What is AWS HealthOmics?
AWS HealthOmics is a HIPAA-eligible service that accelerates clinical diagnostic testing, drug discovery, and agriculture research by fully managing the complex infrastructure behind your bioinformatics workflows. HealthOmics supports industry-standard workflow languages (WDL, Nextflow, CWL) and seamlessly scales bioinformatics infrastructure to support data from tens of thousands of tests per day — all with predictable cost per-sample. HealthOmics handles the technical complexities like managing compute resources and maintaining workflow engines so you can focus entirely on scientific breakthroughs.
Primary use cases include:
- Clinical Diagnostics
- Drug Discovery
- Agricultural Research
Key benefits are:
- Scale without complexity
- Focus on science, not infrastructure
- Built-in compliance features
Pre-requisites for running the bioinformatics workflow on AWS HealthOmics.
There are a total of three prerequisites for deploying the workflow on AWS HealthOmics:
- Create an S3 bucket to store reads and to collect the outputs.
- Create an ECR repo to hold the Docker images of the tools that would be used in the workflow.
- Create an IAM service role for HealthOmics that would allow it to access S3 and ECR.
You can refer to this demo Nextflow pipeline or you can use your own.
How to deploy a Nextflow Pipeline on AWS HealthOmics?
Step 1: Go to the HealthOmics homepage on AWS
Search for HealthOmics in the search bar and navigate to the Private workflows section on the left-hand side.

Note: AWS HealthOmics also provides Ready2Run workflows, which you can run directly on your data. The costing for each of those workflows is provided along with them.
Also, under the Storage section, you can see: Reference Stores and Sequence Stores. You can use these stores (i.e., databases) to store your sequences and references. However, for this tutorial, we will stick to S3 buckets.
Step 2: Create a workflow
Scroll down and simply click on the Create Workflow button.

Step 3: Creating the workflow
Creating a bioinformatics workflow in AWS HealthOmics is a straightforward four-step process.
Note: All the fields marked as optional can be skipped. They are as follows:
Step I: Define the workflow
Provide a name for your workflow and a description (optional).

Next, choose the Workflow language. Although this is optional (as HealthOmics would automatically identify it), it is better to select it to reduce latency.
Then, we have the option to select the workflow definition source. It can be any one of the following: S3, a git repository, or direct upload from local source. We shall proceed forward with S3 as all of our data is stored in the S3 bucket.

Next, we must select dynamic storage as we don’t have a very high resource requirement.

We will leave all the other optional fields blank.
The first step towards building a bioinformatics workflow in AWS HealthOmics is complete!
Step II: Add workflow parameters — optional
Although this is an optional step, we shall pass the path to the reads (on S3) via parameters, as our pipeline expects a reads parameter that contains the location of the input reads.

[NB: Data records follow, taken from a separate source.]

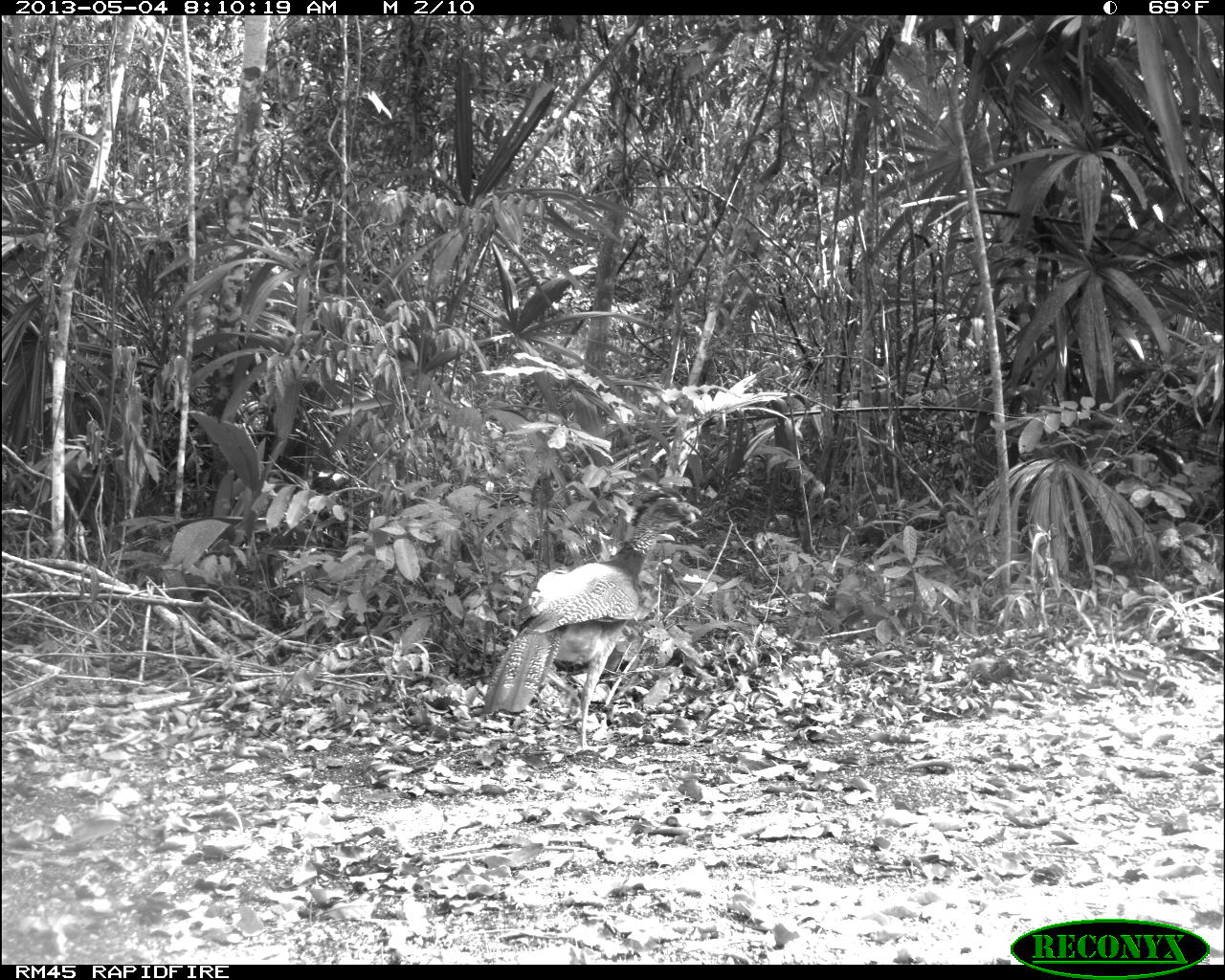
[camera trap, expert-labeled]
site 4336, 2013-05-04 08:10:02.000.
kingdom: Animalia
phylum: Chordata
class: Aves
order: Galliformes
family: Cracidae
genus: Crax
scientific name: Crax rubra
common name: great curassow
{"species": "Crax rubra (great curassow)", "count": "1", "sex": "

Step III: Container URI remapping — optional
We will choose the source of the mapping file as None (skip remapping). This is because we have already uploaded the Docker images of the tools used to our ECR repo, and we have embedded those links into the source code itself.

Step IV: Review and create
This is just an overview of our configuration. You can edit the fields here and cross-check if anything seems out of place. We are all set to go; you can just scroll to the bottom of the page and click on the Create workflow button.
Congratulations, you just created (probably your first) Nextflow workflow on AWS HealthOmics 🎉 .
HealthOmics might take a few minutes to get everything up and running, so don’t panic if you see such screens for a few minutes.

Once the workflow is ready to run, HealthOmics will display a pop-up:

Step 4: Running the workflow
Once your workflow is ready, you can run it with just a single click!

Now, running the workflow is again divided into four steps.
Step I: Specify run details
We need to select the Owned workflow as we just created one. You can provide any name to this particular run. Also, you can provide a run priority; we would be omitting that for now. Lastly, and once again, we choose the run storage type as Dynamic, as our workflow isn’t very resource-heavy.

Then, we need to provide the output destination for our workflow, which would again be an S3 bucket.
Also, we need to create an IAM Service which would allow access of S3 to HealthOmics.

Step II: Add parameter values
Next, we would need to provide the values for the parameters we just set. We will choose the manual option as we have only one parameter. We need to provide the path to our input file here (i.e., the reads. fastq file)

Step III: Add run group, run cache, and tags
This is a completely optional step; it is meant to help organize and optimize industry-grade workflows. We won’t trouble ourselves with this now.

Step IV: Review and start running
Once again, we have the option to edit and cross-check our run configuration. We can safely proceed with the start run.


Once the run is successful, you’ll receive the following pop-up:

You can view the Run Summary at the bottom of the page:

Congratulations 🥳 Your workflow run is complete and successful, the outputs will be present in the S3 bucket (destination provided earlier during Run Configuration).